The US Monetary Base Crosses $4 TRILLION, my latest article for TheStreet

In this article I explain why the ultimate inflation hedge is not gold, silver, gold miners, silver miners, commodities, silver options, or options in miners.

It’s actually 2016 GLD $225 call options, with a risk/return of a whopping 1379:1. That means for every $1,000 you put in, the risk is $1000, but the return is $1,379,000.

Talk about the ultimate inflation hedge.

Here’s an excerpt:

Go to the GLD 2016 calls and the farthest strike out is $225. Assuming a quintupling of gold in a two-year time frame (either from January 2014 or January 2015, as 2017 LEAPS in GLD will also be available come November) that puts GLD at roughly $625. $225 LEAPS on GLD are currently available for 29 cents, and only 6,688 contracts have been traded. Compare that with SLV’s 55,000 and this trade seems extremely neglected.

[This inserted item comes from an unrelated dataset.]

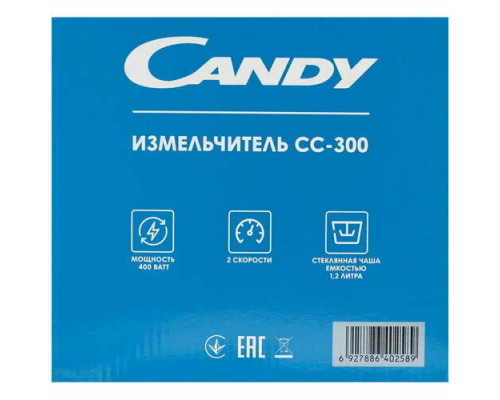 Измельчитель Candy CC-300 Измельчитель Candy CC-300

If GLD quintuples in two years, that puts the options at $400 a contract, for a return of 1,379-times, or an astronomical 137,800%. Meaning, for every $1,000 you put into 2016 or 2017 $225 GLD LEAP options, you will have $1,379,300. That is nearly twice the return on SLV LEAPS, putting the risk/return ratio at 1379:1, and that already takes into account that gold is generally half as fast in rising as silver.